Wednesday, November 29, 2006

Measuring Their Love

If I could, I would continuously poll my students throughout the semester. I would poll them about all sorts of stuff, like what they thought about that time I wore jeans to class, or how much they liked my new haircut, or how charming they thought I was during my lecture on paraphrasing.

But the most important question I could ever ask is this one: Do you love me?

I want my students to love me. I think my obsession with winning and keeping their affection goes back to the first semester I ever taught. There were fourteen of us TAs in one office that semester, and people were constantly comparing their classes. Two of the girls would consistently slink back from teaching looking like they'd just come back from war. "My students hate me," they would moan. "It's just so clear--they loathe me."

That's when I would smile and shrug and tell them it would get better eventually.

"Do your students like you?" they asked.

"My students love me," I chirped. I was very, very annoying. And I was very, very annoying because I was trying to prove myself to everyone around me. After all, I came in at twenty-one years old, and I spent a lot of time before my first day worrying my students would sense my young-ness, my inexperience, my fear, and there would be a bloody coup, and they would hang me upside-down from the chalkboard. When none of that happened, I was so happy and so relieved that I couldn't stop talking about how they loved me. They loved me. Some loved me too much.

But ever since then, I've wanted every single class to love me the same way. I want my students to look forward to coming to my class because--let's face it--when they are happy with the course and the teacher they are more attentive and less likely to fall asleep in a puddle of their own drool. They might actually learn something.

Sometimes it's hard to measure a class's love. Sometimes you wonder if there's a thin line between loving a professor and wanting them to explode in a firey ball of death as they're talking about the proper use of apostrophes. Sometimes you look into your students' eyes and think, They're totally fantasizing about killing me right now. Of course, there are other times when you look into your students' eyes and think, They're totally fantasizing about me right now. Sometimes it's hard to tell which of those options is the better one.

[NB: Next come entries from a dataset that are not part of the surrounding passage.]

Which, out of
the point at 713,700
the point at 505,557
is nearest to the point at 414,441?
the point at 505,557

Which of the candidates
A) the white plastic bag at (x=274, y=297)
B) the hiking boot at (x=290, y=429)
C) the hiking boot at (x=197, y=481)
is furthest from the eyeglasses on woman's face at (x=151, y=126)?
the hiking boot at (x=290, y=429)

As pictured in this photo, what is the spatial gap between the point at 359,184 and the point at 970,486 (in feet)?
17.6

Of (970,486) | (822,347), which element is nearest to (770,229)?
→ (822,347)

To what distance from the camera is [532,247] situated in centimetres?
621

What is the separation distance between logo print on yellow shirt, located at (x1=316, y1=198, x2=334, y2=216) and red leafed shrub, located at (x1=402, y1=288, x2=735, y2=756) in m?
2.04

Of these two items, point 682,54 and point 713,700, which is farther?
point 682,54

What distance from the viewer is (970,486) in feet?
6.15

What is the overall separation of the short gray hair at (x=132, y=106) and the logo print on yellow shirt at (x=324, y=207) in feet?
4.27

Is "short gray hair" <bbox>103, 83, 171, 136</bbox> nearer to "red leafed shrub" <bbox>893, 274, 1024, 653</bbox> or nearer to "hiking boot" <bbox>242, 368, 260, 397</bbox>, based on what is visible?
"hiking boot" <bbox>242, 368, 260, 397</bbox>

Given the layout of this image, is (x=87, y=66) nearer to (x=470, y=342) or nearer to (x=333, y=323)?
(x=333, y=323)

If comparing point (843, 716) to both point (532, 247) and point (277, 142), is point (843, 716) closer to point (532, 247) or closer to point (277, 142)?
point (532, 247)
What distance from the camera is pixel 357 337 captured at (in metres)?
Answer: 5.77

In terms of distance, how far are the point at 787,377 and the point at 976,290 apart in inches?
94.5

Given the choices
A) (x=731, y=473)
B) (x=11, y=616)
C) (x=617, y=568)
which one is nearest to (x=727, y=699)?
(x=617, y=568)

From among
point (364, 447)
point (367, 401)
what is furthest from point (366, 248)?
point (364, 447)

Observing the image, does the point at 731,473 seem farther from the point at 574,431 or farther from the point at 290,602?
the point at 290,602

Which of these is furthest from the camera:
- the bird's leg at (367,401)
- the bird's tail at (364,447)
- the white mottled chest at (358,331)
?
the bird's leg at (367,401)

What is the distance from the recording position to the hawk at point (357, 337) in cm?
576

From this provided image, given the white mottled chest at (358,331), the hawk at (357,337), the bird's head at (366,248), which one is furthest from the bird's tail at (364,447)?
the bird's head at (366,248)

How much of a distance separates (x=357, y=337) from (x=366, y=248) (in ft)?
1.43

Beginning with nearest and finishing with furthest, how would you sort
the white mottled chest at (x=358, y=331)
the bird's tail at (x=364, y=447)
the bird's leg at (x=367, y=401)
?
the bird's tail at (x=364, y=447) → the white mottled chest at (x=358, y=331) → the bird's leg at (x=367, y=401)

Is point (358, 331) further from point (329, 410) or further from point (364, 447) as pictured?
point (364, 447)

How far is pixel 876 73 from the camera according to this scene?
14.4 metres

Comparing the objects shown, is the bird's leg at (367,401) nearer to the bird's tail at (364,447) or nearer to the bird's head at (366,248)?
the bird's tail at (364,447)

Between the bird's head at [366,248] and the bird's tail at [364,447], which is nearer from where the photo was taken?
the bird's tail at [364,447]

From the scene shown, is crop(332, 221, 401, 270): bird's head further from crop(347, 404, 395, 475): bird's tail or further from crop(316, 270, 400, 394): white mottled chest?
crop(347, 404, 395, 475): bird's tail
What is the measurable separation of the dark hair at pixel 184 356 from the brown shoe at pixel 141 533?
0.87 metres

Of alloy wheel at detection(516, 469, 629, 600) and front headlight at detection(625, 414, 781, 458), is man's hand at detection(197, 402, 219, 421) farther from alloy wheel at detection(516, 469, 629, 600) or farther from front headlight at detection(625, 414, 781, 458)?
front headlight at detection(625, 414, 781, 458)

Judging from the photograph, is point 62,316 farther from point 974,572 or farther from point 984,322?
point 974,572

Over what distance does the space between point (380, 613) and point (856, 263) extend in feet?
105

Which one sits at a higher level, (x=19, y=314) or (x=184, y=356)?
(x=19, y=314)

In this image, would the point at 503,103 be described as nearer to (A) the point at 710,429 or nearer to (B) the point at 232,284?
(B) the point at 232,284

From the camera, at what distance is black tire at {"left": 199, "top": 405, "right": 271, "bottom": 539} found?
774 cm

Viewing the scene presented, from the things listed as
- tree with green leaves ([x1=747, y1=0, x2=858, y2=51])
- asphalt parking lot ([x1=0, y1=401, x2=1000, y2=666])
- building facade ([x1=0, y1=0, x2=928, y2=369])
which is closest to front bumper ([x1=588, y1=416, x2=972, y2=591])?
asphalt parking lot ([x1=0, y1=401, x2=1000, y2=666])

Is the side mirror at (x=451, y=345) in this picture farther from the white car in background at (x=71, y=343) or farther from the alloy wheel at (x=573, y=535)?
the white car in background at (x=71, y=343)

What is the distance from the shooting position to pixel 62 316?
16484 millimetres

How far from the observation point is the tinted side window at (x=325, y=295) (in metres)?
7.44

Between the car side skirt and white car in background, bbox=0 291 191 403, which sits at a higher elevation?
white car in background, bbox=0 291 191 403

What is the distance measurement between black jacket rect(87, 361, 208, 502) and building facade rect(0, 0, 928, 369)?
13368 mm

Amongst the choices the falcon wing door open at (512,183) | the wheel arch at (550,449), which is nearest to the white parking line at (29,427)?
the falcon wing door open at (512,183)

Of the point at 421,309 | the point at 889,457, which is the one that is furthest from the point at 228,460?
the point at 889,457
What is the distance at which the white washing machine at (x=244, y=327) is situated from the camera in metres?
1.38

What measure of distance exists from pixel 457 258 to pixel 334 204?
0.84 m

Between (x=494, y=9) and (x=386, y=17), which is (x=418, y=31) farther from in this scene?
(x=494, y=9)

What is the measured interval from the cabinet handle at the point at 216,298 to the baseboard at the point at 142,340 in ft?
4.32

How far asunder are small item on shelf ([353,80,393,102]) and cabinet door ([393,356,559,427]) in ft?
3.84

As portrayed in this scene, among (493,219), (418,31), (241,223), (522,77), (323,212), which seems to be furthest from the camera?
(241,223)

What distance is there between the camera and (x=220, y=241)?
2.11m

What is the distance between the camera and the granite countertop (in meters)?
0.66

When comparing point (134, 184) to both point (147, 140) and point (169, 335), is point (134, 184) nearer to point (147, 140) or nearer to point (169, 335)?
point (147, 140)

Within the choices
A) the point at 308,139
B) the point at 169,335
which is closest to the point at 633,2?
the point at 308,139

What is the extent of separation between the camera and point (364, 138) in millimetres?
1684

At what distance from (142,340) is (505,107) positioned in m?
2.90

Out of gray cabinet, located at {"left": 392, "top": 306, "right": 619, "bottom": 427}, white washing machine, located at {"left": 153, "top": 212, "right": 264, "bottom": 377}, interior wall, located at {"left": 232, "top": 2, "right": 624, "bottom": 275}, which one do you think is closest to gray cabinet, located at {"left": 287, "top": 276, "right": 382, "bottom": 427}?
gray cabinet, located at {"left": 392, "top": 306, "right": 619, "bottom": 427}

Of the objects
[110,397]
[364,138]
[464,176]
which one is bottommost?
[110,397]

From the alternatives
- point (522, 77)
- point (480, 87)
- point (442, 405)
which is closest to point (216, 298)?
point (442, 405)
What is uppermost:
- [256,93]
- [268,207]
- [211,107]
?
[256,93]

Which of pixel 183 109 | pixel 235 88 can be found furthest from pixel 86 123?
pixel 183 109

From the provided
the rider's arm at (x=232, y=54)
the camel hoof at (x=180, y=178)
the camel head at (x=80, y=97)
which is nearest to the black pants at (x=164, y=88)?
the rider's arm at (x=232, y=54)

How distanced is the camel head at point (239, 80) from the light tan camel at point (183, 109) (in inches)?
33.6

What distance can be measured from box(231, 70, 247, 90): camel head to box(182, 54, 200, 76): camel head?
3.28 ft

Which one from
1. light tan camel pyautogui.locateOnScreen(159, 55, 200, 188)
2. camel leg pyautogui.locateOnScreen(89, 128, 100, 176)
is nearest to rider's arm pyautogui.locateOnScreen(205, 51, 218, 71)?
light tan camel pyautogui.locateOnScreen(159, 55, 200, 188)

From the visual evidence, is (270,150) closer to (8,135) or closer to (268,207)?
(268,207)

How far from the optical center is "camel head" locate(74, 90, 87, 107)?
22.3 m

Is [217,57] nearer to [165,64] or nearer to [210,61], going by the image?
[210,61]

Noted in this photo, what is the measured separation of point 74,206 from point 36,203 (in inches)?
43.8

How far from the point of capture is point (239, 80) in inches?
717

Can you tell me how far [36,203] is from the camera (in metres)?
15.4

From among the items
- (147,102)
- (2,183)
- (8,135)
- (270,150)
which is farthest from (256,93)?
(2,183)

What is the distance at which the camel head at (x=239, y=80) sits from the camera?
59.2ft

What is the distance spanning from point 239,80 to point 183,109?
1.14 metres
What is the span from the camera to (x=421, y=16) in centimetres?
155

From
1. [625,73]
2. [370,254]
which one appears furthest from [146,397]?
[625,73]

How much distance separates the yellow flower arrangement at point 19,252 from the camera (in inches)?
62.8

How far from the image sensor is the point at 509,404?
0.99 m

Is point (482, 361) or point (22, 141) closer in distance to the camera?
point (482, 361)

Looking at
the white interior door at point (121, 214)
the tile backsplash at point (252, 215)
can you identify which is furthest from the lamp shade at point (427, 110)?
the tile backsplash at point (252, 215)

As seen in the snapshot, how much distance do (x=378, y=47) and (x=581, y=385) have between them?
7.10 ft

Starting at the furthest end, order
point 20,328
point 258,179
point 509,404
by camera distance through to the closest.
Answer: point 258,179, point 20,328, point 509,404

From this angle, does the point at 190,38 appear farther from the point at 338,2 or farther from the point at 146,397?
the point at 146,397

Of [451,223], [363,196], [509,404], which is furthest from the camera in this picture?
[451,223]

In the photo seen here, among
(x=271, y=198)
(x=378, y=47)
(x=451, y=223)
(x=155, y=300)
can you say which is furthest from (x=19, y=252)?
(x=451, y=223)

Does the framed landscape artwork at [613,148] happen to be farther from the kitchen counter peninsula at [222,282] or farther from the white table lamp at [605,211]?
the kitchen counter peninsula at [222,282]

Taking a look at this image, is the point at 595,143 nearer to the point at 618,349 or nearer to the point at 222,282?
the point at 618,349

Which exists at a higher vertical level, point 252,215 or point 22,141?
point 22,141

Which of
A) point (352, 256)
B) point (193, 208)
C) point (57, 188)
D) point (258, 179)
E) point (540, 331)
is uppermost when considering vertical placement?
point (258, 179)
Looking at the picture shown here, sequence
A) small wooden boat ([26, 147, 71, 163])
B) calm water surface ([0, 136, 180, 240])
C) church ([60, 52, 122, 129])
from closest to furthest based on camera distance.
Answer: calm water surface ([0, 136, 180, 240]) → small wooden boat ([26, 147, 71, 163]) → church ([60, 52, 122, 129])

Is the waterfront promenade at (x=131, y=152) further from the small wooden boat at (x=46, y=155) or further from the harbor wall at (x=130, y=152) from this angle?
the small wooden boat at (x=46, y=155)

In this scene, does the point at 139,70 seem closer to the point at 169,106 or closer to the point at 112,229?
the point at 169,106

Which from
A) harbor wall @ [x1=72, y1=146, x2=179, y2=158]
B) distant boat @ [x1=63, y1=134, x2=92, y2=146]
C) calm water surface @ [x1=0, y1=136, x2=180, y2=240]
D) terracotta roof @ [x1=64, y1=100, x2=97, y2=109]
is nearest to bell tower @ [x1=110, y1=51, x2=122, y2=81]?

Still, there are other times when you know exactly what a class feels. This week was one of those times. The class schedule for next semester is out, and students are registering. This means I can now pop open a tentative class list and see who is enrolled in my courses. I did that the other day, excited to see the photo list of my new students. As the pictures loaded, familiar faces began to pop up. Not one familiar face, not two familiar faces, not three familiar faces. At least ten. Ten familiar faces in one class. I went to my next course. Same thing. Many, many familiar faces popped up. I had repeat students. Tons of them.

The next day I showed up to class and one of my students--a boy who never fails to sit in the front row, a boy who refers to me as Miss Jess, a boy who surely must have a raging (albeit charming) case of ADHD--cleared his throat.

"Miss Jess?" he said. "Miss Jess, I really want to be in your class next semester, but that means I'd have to move my chemistry lab section, and the only other one available meets at 7 AM."

"That sucks," I said. I figured this was his apology to me, that he was trying to explain why I wasn't going to see him in next semester's class.

"But I think I'm going to do it," he said. "It's going to be hell, but I think I'm going to do it."

That is pretty much the biggest declaration of love you can get from a student, and I spent the rest of the day wallowing in that flattery.

5 comments:

Anonymous said...

Disciples are good for the ego, but they also make the class so much easier to teach. I have an undergrad class this semester that's three quarters repeat students, and it is pure bliss. I got another happening next semester.

Wait until someone becomes an English major because of you--(though knowing you that's already happened.) It's even better when they switch to English from something practical like business or accounting.

Jason said...

Getting the students to enjoy my class had a pragmatic purpose, too. If I can establish early on that I'm not evil, then it's easier to honestly critique their work without them interpreting it as hostility. And I'm brutal on their papers, so that's important.

KC in Katoland said...

Who needs a sweatpants wearin' rugby boy when you have ADHA chem dude?

Jess said...

HE IS EIGHTEEN YEARS OLD, SWEEN. YOU ARE GROSS.

KC in Katoland said...

Let me clarify--why do you need romantic love when you can have complete AND PLATONIC adoration. You are too old for an 18 year old. Duh.